▶ GOAL OF THE EXERCISE: Transcribe word for word the lines spanning the line with "Is point 444,331" through the end of the records.

— Start of STORED DATA —

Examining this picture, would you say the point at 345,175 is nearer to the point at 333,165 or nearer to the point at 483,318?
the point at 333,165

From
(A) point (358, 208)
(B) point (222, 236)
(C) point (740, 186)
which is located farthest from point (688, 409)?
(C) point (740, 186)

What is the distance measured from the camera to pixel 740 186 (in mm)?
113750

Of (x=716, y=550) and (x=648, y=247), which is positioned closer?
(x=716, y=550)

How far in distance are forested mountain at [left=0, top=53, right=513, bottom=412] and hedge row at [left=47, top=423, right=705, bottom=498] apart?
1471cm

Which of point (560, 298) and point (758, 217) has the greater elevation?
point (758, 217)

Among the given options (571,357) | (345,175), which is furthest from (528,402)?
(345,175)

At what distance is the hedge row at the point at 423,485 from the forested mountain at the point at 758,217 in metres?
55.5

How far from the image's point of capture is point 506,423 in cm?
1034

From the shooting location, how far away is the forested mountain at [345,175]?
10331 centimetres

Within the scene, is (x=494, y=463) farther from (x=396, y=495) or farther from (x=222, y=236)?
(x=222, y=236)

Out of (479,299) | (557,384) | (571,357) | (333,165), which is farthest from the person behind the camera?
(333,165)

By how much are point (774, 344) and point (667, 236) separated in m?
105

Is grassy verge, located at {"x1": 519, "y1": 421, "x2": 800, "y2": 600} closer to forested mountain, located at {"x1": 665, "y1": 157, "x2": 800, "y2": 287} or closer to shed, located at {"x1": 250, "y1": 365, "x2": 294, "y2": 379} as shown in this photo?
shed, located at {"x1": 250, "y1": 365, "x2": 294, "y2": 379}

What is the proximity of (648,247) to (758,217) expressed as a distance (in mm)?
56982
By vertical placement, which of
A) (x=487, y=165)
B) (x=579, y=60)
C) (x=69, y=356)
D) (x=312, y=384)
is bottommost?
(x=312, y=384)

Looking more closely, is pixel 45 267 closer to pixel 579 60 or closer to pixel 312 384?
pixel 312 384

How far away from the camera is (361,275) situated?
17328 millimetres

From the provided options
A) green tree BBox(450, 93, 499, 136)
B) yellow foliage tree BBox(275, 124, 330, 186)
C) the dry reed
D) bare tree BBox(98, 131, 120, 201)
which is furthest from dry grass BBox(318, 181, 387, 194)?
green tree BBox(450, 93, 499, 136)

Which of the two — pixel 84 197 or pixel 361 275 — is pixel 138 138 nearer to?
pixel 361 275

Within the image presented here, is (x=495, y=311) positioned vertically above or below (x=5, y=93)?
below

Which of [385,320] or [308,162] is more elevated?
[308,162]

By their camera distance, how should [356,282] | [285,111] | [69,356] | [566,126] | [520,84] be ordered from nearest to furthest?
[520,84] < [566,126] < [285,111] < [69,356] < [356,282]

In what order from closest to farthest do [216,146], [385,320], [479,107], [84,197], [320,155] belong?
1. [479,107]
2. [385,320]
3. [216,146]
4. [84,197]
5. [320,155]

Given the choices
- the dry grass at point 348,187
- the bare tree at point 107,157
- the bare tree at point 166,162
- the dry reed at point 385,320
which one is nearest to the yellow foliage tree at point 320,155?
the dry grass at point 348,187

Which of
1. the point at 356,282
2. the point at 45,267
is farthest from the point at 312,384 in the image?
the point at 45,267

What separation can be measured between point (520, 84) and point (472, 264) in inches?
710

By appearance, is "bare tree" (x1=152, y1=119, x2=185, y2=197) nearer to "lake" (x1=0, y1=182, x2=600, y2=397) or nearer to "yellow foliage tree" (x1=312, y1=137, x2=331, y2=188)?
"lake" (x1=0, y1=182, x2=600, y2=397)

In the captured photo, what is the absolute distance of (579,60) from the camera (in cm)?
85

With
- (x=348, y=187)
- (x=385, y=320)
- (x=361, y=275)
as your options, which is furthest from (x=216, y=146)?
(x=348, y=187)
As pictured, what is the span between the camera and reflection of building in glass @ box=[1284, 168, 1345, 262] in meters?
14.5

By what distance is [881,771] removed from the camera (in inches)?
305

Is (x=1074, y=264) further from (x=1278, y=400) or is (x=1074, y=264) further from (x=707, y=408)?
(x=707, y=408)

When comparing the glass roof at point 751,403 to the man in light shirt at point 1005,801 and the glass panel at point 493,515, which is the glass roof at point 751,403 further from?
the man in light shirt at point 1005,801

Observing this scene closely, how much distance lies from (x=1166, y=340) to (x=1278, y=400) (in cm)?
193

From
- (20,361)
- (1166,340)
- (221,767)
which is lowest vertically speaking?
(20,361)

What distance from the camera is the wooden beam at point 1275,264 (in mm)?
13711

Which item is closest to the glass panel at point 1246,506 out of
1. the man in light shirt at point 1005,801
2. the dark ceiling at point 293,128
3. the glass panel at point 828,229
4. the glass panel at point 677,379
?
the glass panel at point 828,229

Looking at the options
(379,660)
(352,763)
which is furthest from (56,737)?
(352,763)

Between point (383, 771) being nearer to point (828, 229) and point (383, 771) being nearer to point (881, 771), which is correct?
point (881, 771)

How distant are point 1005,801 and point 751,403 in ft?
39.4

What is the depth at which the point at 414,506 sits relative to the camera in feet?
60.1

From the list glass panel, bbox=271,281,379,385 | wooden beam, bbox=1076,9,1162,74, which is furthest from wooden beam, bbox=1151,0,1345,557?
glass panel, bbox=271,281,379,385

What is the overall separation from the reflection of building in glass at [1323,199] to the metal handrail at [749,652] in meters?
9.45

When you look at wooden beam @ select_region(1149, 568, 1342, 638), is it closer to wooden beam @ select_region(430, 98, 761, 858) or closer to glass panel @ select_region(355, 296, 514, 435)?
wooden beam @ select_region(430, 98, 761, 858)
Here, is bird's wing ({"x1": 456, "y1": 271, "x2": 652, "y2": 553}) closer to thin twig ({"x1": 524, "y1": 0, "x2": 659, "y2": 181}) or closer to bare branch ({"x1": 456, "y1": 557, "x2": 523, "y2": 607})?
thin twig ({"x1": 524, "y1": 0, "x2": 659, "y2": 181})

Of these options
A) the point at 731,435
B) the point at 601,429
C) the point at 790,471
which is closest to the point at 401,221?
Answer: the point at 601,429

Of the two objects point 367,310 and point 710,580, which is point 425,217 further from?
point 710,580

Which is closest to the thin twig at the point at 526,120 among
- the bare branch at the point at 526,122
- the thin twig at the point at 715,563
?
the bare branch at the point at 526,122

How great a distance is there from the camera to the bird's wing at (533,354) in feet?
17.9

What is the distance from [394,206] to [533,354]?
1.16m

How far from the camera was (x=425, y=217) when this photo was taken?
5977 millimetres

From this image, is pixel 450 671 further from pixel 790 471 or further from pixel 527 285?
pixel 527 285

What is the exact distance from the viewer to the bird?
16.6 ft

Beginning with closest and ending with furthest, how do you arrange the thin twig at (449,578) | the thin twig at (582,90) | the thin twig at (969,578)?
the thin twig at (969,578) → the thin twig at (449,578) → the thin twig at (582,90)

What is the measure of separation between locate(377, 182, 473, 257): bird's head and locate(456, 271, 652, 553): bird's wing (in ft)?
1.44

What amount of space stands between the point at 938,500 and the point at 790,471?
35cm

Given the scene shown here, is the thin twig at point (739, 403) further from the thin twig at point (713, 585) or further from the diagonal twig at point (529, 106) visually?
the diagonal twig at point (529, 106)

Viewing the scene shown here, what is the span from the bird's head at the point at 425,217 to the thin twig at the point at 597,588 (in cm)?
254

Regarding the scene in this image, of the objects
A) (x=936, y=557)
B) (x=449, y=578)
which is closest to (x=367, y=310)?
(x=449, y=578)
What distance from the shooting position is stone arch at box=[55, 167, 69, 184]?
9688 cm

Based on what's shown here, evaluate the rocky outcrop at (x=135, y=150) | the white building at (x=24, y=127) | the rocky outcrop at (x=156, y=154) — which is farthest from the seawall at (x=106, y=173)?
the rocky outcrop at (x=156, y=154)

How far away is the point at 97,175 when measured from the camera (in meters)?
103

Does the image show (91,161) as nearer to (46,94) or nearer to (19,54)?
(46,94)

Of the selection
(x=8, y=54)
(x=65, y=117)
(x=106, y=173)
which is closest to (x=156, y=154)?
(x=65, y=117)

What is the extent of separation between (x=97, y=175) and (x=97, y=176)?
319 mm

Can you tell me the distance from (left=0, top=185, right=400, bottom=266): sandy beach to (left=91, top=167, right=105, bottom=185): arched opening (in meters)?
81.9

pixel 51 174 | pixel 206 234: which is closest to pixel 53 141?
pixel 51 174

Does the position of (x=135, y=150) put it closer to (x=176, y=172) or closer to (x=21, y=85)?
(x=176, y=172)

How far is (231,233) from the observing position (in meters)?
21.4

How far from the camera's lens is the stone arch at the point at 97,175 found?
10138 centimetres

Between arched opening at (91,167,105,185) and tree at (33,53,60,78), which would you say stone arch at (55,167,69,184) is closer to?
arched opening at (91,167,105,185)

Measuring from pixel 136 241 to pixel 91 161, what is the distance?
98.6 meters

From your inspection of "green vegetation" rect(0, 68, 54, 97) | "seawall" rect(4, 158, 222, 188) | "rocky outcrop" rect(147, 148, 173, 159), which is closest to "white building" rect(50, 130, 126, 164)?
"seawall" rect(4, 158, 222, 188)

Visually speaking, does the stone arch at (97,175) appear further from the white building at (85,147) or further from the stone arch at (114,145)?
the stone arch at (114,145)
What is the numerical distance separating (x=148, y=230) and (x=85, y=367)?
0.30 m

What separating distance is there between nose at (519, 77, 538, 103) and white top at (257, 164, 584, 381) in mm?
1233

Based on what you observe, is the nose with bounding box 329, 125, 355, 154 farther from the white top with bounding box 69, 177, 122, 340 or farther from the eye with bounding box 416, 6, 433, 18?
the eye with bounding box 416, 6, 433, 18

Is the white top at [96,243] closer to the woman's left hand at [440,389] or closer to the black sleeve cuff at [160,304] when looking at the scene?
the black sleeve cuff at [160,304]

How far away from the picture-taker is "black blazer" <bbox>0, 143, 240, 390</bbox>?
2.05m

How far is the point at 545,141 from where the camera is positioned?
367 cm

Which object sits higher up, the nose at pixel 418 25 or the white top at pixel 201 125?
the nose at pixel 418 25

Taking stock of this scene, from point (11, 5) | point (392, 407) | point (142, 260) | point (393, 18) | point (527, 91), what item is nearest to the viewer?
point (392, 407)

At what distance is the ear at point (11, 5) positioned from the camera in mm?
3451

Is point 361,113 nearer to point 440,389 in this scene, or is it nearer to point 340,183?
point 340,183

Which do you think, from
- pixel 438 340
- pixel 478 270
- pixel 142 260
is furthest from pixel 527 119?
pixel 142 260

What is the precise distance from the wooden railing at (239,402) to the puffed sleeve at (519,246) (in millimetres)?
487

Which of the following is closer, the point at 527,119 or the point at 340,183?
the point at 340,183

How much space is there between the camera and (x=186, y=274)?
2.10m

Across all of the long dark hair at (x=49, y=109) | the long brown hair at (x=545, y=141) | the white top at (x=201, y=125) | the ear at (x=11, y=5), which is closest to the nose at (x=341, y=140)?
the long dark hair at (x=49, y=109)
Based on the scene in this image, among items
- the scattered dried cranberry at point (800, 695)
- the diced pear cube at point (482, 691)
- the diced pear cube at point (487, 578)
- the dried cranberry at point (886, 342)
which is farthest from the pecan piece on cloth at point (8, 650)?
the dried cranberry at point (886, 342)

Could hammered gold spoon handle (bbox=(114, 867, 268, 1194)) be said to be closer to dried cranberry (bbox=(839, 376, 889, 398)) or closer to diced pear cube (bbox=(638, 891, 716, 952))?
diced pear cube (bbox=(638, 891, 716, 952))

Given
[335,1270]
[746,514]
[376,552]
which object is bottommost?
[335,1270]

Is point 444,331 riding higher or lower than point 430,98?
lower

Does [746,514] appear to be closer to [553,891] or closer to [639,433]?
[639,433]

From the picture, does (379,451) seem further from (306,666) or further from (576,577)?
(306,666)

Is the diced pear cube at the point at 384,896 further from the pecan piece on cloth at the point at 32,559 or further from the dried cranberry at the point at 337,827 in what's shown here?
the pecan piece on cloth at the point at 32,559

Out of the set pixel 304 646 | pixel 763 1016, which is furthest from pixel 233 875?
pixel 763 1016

— End of STORED DATA —

▶ COMPLETE ANSWER:
Is point 444,331 riding higher or lower than point 430,98?
lower

Does [746,514] appear to be closer to [553,891] or closer to [639,433]?
[639,433]

From the picture, does (379,451) seem further from (306,666) or further from (576,577)?
(306,666)

Is the diced pear cube at the point at 384,896 further from the pecan piece on cloth at the point at 32,559 or further from the dried cranberry at the point at 337,827 in what's shown here?
the pecan piece on cloth at the point at 32,559

Out of the set pixel 304 646 | pixel 763 1016, which is furthest from pixel 233 875?
pixel 763 1016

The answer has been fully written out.